Housing market trends are shaping up in favor of a solid 2024 for U.S. homebuilders — as long as mortgage rates don’t jump back to the highs they hit late last year
LOS ANGELES — Housing market trends are shaping up in favor of a solid 2024 for U.S. homebuilders — as long as mortgage rates don't jump back to the highs they hit late last year.
Sales of new homes rose nationally in 2023 for the first time in two years, climbing 4.2% from a year earlier, according to the Commerce Department. This bucked the trajectory of the broader housing market, which remained mired in a deep slump as sales of previously occupied U.S. homes sank roughly 19% to a nearly 30-year low.

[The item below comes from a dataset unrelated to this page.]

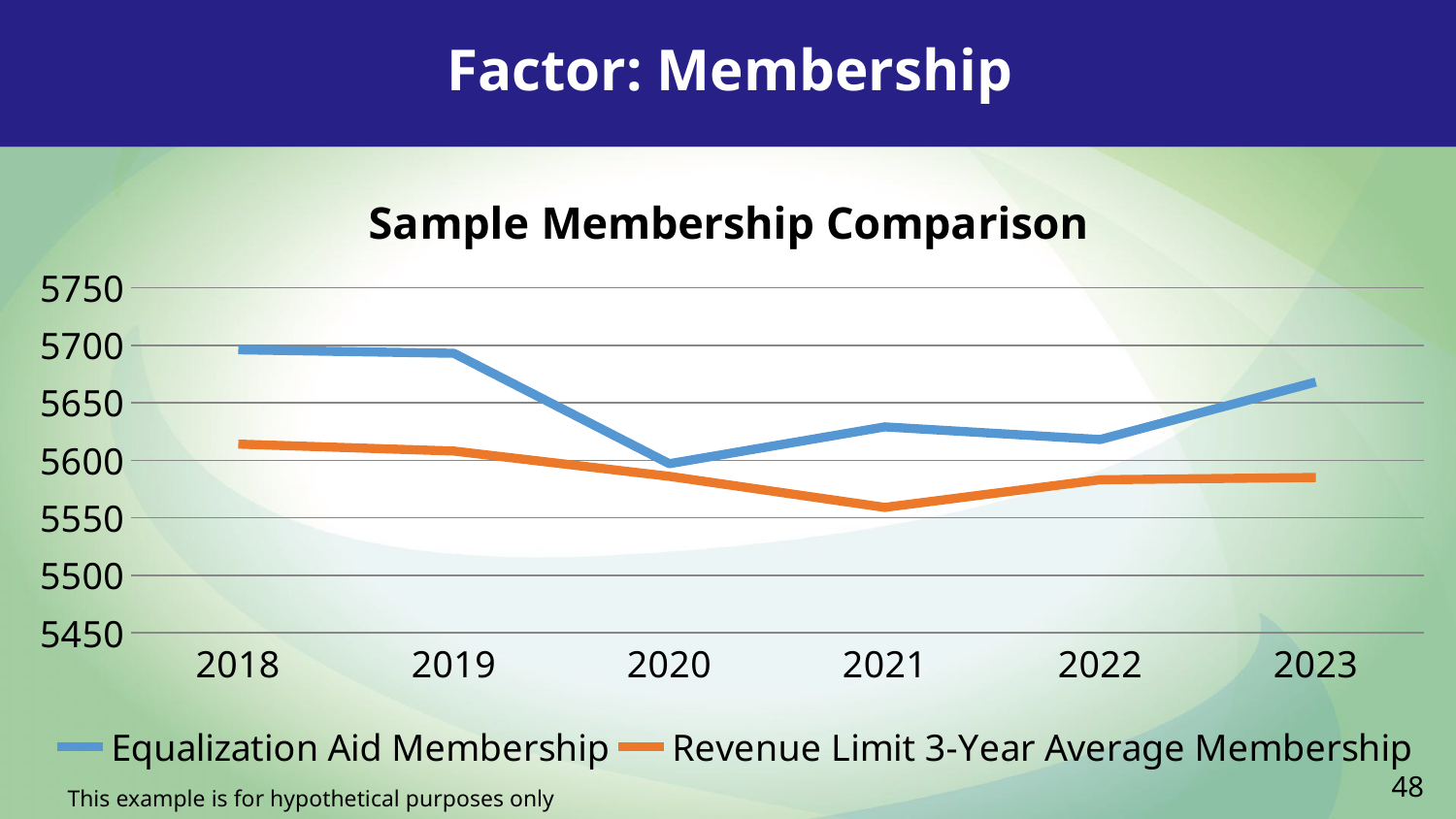
Is the Revenue Limit 3-Year Average Membership value for 2021 greater or less than 5600? less Is the Equalization Aid Membership value for 2018 greater or less than 5650? greater In which year is Revenue Limit 3-Year Average Membership lowest? 2021 How many years are shown on the x axis? 6 Is the Equalization Aid Membership value for 2023 greater or less than 5650? greater What kind of chart is shown on the slide? Line chart In 2018, which is larger: Equalization Aid Membership or Revenue Limit 3-Year Average Membership? Equalization Aid Membership In which year is Equalization Aid Membership lowest? 2020 Which colour is the Revenue Limit 3-Year Average Membership line? Orange How many series does the legend list? 2 Does Revenue Limit 3-Year Average Membership rise or fall from 2018 to 2021? Fall What is the title of the chart? Sample Membership Comparison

Homebuilders were able to mitigate the impact of higher interest rates on home shoppers by lowering prices and offering incentives like paying buyers’ closing costs or buying down the rate on their mortgage. They also benefited from a chronically low inventory of existing homes on the market.
Those market trends are expected to help give homebuilders a leg up again this year, Wall Street analysts say.
Moody’s Investors Service projects that new U.S. home sales will increase 5% in 2024, citing strong demand among millennials and a healthy job market.
The new-home market’s “healthy fundamentals should result in a solid year for U.S. homebuilders,” the Moody’s analysts wrote in the report released this week.
Underpinning much of the optimism are expectations that mortgage rates will continue to decline this year.
Moody’s forecasts that the average rate on a 30-year fixed mortgage will drop to 6.4% by the fourth quarter. Forecasts by several housing economists see the average rate declining this year, though generally no lower than 6%.